At the same time international export markets; such as China, Russia, the United States, and Britain, have all showed large increases in demand. While some of the highly regarded, and better known grower/producers became established in the export Champagne marketplace, a natural and obvious occurrence has happened. The major Champagne houses have run short of supply of grapes. This is a dilemma, because only wines made from the Champagne region of France have the legal right to call themselves Champagne.

On March 14, 2008, the INAO (The Institut National des Appellations d'Origine)
the governing council for all A.O.C.'s (Appellation of Control) in France, approved an expansion of the region to neighboring villages. There is hot contention over which villages should be included in the expansion, for many reasons, but the largest reason is there is a lot of money at stake.

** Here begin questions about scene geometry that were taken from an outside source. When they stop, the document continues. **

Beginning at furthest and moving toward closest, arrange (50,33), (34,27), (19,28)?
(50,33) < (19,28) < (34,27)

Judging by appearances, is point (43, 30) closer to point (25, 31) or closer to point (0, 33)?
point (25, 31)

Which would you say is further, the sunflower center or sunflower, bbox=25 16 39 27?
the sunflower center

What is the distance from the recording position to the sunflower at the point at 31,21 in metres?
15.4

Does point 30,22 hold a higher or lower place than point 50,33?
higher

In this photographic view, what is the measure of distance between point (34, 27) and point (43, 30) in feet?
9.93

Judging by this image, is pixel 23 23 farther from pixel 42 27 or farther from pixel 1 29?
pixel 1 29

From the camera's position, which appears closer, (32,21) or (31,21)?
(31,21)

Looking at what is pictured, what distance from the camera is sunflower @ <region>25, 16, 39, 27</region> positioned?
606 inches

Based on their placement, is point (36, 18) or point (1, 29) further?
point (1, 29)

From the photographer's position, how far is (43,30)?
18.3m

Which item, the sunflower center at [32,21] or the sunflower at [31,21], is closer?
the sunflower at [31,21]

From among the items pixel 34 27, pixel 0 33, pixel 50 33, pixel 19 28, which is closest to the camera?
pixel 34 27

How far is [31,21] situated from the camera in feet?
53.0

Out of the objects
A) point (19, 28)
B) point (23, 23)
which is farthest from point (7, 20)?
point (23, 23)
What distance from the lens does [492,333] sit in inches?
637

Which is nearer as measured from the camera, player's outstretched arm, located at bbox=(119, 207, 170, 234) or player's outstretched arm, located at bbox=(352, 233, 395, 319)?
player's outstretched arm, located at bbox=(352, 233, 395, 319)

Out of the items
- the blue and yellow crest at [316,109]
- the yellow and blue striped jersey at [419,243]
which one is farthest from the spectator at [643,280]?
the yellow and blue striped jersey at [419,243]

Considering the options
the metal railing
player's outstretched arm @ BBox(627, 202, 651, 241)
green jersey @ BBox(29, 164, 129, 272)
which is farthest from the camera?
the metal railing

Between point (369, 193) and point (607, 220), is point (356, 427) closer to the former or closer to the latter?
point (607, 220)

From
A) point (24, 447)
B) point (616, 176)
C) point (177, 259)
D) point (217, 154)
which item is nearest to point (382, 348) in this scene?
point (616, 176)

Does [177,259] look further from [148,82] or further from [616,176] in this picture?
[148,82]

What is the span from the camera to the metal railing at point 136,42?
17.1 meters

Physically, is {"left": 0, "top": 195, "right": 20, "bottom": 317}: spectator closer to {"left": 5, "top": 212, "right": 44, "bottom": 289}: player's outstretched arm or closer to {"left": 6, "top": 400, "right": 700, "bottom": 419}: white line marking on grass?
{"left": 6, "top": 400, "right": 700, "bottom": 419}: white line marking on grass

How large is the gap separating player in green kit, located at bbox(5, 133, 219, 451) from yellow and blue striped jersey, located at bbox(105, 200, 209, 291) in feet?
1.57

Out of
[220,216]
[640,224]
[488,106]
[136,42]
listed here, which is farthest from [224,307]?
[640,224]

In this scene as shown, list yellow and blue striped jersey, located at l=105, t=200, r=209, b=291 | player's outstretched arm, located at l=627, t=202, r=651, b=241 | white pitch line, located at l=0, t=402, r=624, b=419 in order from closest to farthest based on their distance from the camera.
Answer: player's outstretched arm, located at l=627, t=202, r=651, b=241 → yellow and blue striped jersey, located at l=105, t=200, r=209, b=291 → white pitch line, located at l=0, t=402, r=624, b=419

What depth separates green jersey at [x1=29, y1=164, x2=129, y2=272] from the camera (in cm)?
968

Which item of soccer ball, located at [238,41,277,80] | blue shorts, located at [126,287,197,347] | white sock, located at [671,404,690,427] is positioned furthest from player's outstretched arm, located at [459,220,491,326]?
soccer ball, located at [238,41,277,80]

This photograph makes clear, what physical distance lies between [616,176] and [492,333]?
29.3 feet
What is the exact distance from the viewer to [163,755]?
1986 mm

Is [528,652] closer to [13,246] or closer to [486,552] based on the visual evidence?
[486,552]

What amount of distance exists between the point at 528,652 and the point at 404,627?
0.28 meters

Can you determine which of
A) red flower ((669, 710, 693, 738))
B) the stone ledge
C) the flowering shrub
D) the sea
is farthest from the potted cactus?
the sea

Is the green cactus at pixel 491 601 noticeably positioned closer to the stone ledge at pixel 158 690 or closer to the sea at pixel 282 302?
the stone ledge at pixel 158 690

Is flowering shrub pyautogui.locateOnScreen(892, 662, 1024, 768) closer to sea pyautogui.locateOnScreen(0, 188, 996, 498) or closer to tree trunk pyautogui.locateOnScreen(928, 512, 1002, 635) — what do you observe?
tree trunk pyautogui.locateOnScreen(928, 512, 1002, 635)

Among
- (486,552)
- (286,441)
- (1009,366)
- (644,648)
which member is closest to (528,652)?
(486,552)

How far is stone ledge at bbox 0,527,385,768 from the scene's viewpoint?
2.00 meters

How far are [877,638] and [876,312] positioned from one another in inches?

For those land holders in the two zones, Zone de l'Elaboration and Zone de Production slotted to become part of the Champagne region; there is a financial gain of, in some cases up to 200 times the previous value of their land. For those areas nearby that are not selected, this is something worth fighting for.

Champagne, a region that has championed the concept of terroir, the combination of elements including soil, wind, sun, elevation, etc... that make a specific place unique, now has to explain the elements being similar in regions that were not within the borders of the Champagne previously. The INAO spent two years of research with a team that included a geologist, historian, geographer, agronomist, and a phytosociologist (Study of species of plant communities), to make their recommendations. Regional expert Tom Stevenson states in Wine Report 2009,

"There is now only one get-out clause available to the champenois: to demonstrate transparently that all proposed new vineyards are superior to the average-(not lowest-) level vineyards currently classified. All this can be achieved by the experts with little more than the data accumulated by Champagne's five-year zonage project. Classifying only superior land makes an infallible argument, because to deny such an expansion would be to condemn Champagne to an intrinsically inferior future potential. However, to set out the parameters of vineyard quality and to demonstrate their application transparently will inevitably result in the declassification of some of the poorest currently classified AOC land. This would entail scrapping the Echelle des Crus, which is nothing more than a defunct, politically biased shopping list, and replacing it with a Cote d'Or-style parcel by parcel classification, which Champagne deserves."

If Champagne heeds the advice of Mr. Stevenson, the region would actually shrink 12,000 hectares. So, with a booming export market, and a grower/ producer population that started as a trickle, and now represents approximately 4,000 of the 15,000 growers of Champagne; the politics, prices, marketing campaigns, and availability of product from this region will be of great interest.